Data mining (DM) case study over banking data.
##Task description
The bank wants to improve their services. For instance, the bank managers have only vague idea, who is a good client (whom to offer some additional services) and who is a bad client (whom to watch carefully to minimize the bank loses). Fortunately, the bank stores data about their clients, the accounts (transactions within several months), the loans already granted, the credit cards issued. The bank managers hope to improve their understanding of customers and seek specific actions to improve services. A mere application of a discovery tool will not be convincing for them.
To test a data mining approach to help the bank managers, it was decided to address two problems, a descriptive and a predictive one. While the descriptive problem was left open, the predictive problem is the prediction of whether a loan will end successfuly.
##Data description
The data about the clients and their accounts consist of following relations:
relation account (4500 objects - each record describes static characteristics of an account,
relation client (5369 objects) - each record describes characteristics of a client,
relation disposition (5369 objects) - each record relates together a client with an account i.e. this relation describes the rights of clients to operate accounts,
relation permanent order (6471 objects) - each record describes characteristics of a payment order,
relation transaction (1056320 objects) - each record describes one transaction on an account,
relation loan (682 objects) - each record describes a loan granted for a given account,
relation credit card (892 objects) - each record describes a credit card issued to an account,
relation demographic data (77 objects) - each record describes demographic characteristics of a district.

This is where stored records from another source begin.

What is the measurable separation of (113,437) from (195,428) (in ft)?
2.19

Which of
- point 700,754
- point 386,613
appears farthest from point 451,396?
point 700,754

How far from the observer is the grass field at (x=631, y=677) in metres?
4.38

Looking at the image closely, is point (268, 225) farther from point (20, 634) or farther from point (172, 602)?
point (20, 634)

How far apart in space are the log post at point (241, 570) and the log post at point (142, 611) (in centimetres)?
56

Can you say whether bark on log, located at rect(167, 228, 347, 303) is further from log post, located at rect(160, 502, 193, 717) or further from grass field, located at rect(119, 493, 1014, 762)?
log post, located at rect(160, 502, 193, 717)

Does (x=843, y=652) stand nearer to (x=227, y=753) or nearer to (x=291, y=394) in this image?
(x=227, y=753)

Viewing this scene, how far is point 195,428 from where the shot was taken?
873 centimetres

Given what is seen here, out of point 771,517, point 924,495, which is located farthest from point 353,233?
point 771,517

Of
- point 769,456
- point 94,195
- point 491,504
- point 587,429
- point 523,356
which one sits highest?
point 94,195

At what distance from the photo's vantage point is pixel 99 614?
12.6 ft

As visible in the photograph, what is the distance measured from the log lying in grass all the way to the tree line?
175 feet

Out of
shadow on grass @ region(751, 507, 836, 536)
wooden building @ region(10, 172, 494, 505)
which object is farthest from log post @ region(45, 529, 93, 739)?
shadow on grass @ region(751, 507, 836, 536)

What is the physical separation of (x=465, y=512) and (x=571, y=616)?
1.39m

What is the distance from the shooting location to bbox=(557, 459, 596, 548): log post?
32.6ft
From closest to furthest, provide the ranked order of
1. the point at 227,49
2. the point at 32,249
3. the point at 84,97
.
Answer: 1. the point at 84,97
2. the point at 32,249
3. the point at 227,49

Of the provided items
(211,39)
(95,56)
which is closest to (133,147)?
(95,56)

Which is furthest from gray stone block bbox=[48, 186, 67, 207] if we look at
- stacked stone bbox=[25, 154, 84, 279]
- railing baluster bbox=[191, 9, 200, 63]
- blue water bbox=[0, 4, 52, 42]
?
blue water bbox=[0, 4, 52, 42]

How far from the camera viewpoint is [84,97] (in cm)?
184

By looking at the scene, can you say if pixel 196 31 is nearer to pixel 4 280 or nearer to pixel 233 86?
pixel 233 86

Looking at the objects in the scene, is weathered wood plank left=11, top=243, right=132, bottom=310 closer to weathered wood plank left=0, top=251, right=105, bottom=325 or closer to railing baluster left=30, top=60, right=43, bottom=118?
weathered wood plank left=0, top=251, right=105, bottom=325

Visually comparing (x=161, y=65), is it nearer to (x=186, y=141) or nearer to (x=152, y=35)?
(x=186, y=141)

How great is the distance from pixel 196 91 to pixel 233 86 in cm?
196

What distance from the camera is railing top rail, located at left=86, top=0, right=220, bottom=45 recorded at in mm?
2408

Each account has both static characteristics (e.g. date of creation, address of the branch) given in relation "account" and dynamic characteristics (e.g. payments debited or credited, balances) given in relations "permanent order" and "transaction". Relation "client" describes characteristics of persons who can manipulate with the accounts. One client can have more accounts, more clients can manipulate with single account; clients and accounts are related together in relation "disposition". Relations "loan" and "credit card" describe some services which the bank offers to its clients; more credit cards can be issued to an account, at most one loan can be granted for an account. Relation "demographic data" gives some publicly available information about the districts (e.g. the unemployment rate); additional information about the clients can be deduced from this.
###Relation account
item | meaning | remark |
---|---|---|
account_id | identification of the account | |
district_id | location of the branch | |
date | date of creating of the account | in the form YYMMDD |
frequency | frequency of issuance of statements |
###Relation client
item | meaning | remark |
---|---|---|
client_id | client identifier | |
birth number | birthday and sex | the number is in the form YYMMDD for men, the number is in the form YYMM+50DD for women, where YYMMDD is the date of birth |
district_id | address of the client |
###Relation disposition
item | meaning | remark |
---|---|---|
disp_id | record identifier | |
client_id | identification of a client | |
account_id | identification of an account | |
type | type of disposition (owner/user) | only owner can issue permanent orders and ask for a loan |
###Relation permanent order (debits only)
item | meaning | remark |
---|---|---|
order_id | record identifier | |
account_id | account, the order is issued for | |
bank_to | bank of the recipient | each bank has unique two-letter code |
account_to | account of the recipient | |
amount | debited amount | |
K_symbol | characterization of the payment |
###Relation Transaction
item | meaning | remark |
---|---|---|
trans_id | record identifier | |
account_id | account, the transation deals with | |
date | date of transaction | in the form YYMMDD |
type | +/- transaction | |
operation | mode of transaction | |
amount | amount of money | |
balance | balance after transaction | |
k_symbol | characterization of the transaction | |
bank | bank of the partner | each bank has unique two-letter code |
account | account of the partner |
###Relation Loan
item | meaning | remark |
---|---|---|
loan_id | record identifier | |
account_id | identification of the account | |
date | date when the loan was granted | in the form YYMMDD |
amount | amount of money | |
duration | duration of the loan | |
payments | monthly payments | |
status | status of paying off the loan | 'A' stands for contract finished, no problems, 'B' stands for contract finished, loan not payed, 'C' stands for running contract, OK so far, 'D' stands for running contract, client in debt |
###Relation Credit card
item | meaning | remark |
---|---|---|
card_id | record identifier | |
disp_id | disposition to an account | |
type | type of card | possible values are "junior", "classic", "gold" |
issued | issue date | in the form YYMMDD |
###Relation Demographic data
item | meaning | remark |
---|---|---|
A1 = district_id | district code | |
A2 | district name | |
A3 | region | |
A4 | no. of inhabitants | |
A5 | no. of municipalities with inhabitants < 499 | |
A6 | no. of municipalities with inhabitants 500-1999 | |
A7 | no. of municipalities with inhabitants 2000-9999 | |
A8 | no. of municipalities with inhabitants >10000 | |
A9 | no. of cities | |
A10 | ratio of urban inhabitants | |
A11 | average salary | |
A12 | unemploymant rate '95 | |
A13 | unemploymant rate '96 | |
A14 | no. of enterpreneurs per 1000 inhabitants | |
A15 | no. of commited crimes '95 | |
A16 | no. of commited crimes '96 |